» SELECTED PASSAGE
•••

No Intent To Implement yet! Just was reminded of this in another discussion. Will check out the other links!

On 06:22, Fri, May 29, 2015 Cyrille Rossant notifications@github.com wrote:

it would be great to have metadata support with a relatively standard syntax

see also http://rmarkdown.rstudio.com/ and https://github.com/chronitis/ipyrmd

let me know if you're going to work on the code -- i might have to merge my pending PR first...

— Reply to this email directly or view it on GitHub https://github.com/rossant/ipymd/issues/38#issuecomment-106766631.

rossant commented 9 years ago

Here are a few ideas:

===
ipymd.key1: value1
ipymd.key2:
    foo: bar
===
===
ipymd.aliases:
    - name: IMPORT
      replace:
        ipymd.import:
            name: $1
===

This means that --- IMPORT myfile.md will be replaced by:

  ---
  ipymd.import:
    name: myfile.md   
  ---
bollwyvl commented 9 years ago

Ahhhhh. Looking very promising!

•••

» PROVIDED MATERIAL
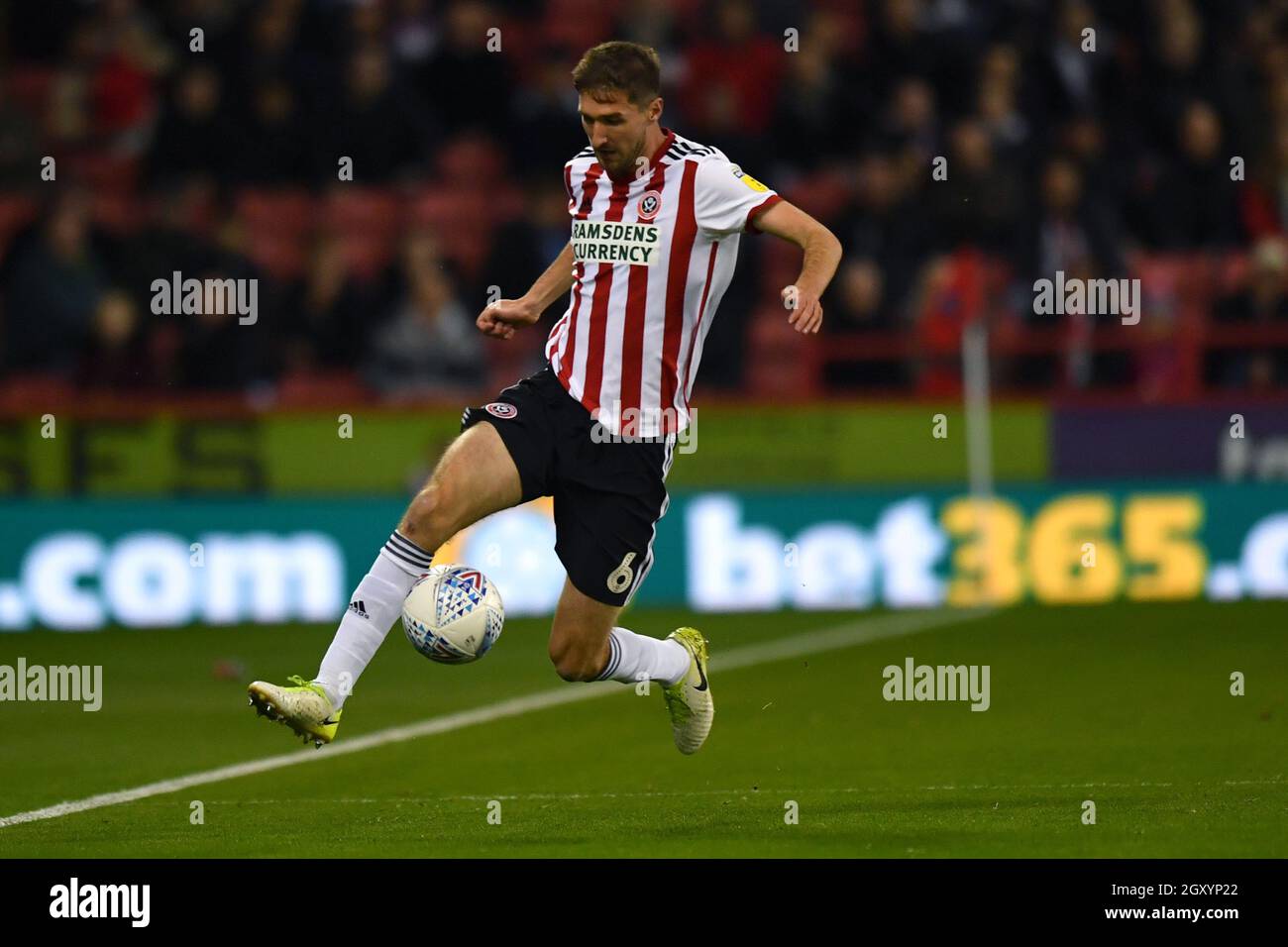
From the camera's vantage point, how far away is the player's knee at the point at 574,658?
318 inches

•••

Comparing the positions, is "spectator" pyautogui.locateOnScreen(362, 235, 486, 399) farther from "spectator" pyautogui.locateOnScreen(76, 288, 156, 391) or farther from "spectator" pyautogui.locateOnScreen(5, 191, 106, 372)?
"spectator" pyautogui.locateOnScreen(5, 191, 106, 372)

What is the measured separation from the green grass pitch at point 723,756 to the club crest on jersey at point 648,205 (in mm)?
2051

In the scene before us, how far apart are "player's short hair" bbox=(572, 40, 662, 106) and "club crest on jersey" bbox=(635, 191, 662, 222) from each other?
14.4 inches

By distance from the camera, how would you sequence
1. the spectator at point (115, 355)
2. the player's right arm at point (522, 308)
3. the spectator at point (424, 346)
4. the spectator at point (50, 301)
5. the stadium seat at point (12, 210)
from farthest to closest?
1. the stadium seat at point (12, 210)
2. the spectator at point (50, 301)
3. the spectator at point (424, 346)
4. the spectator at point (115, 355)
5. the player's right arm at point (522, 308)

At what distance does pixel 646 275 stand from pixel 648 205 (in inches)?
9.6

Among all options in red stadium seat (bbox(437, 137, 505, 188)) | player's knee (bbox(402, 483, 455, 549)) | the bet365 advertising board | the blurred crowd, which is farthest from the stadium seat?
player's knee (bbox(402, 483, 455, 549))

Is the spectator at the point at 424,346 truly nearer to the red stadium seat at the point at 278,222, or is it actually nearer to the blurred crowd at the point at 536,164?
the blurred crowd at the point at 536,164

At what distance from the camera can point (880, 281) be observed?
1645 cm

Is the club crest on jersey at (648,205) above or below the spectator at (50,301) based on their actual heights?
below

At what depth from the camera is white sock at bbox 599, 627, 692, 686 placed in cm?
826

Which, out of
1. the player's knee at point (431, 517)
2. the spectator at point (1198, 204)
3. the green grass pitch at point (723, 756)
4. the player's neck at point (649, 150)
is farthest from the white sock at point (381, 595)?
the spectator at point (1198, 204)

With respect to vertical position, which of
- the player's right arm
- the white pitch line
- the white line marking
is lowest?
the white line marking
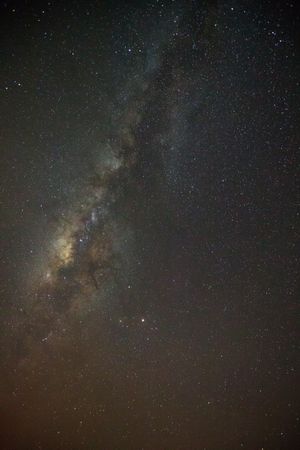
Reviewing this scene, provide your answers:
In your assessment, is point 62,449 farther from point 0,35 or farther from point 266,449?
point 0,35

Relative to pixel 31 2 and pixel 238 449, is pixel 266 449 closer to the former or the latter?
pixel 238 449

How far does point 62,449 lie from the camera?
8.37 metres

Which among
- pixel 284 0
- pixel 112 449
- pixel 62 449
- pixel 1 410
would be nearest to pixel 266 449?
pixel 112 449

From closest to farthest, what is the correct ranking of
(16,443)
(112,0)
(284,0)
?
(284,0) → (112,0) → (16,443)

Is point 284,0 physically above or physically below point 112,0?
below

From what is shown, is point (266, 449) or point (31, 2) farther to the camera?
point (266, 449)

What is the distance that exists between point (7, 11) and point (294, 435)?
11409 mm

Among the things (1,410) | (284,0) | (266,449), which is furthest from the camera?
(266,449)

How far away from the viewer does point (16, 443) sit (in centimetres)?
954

•••

» WHAT IS BEING ASKED
Reproduce the part of the ipymd metadata thread between "No Intent To" and "pending PR first...", inclusive. Neither listing is needed for this work.

» RESULT FOR THIS TASK
No Intent To Implement yet! Just was reminded of this in another discussion. Will check out the other links!

On 06:22, Fri, May 29, 2015 Cyrille Rossant notifications@github.com wrote:

it would be great to have metadata support with a relatively standard syntax

see also http://rmarkdown.rstudio.com/ and https://github.com/chronitis/ipyrmd

let me know if you're going to work on the code -- i might have to merge my pending PR first...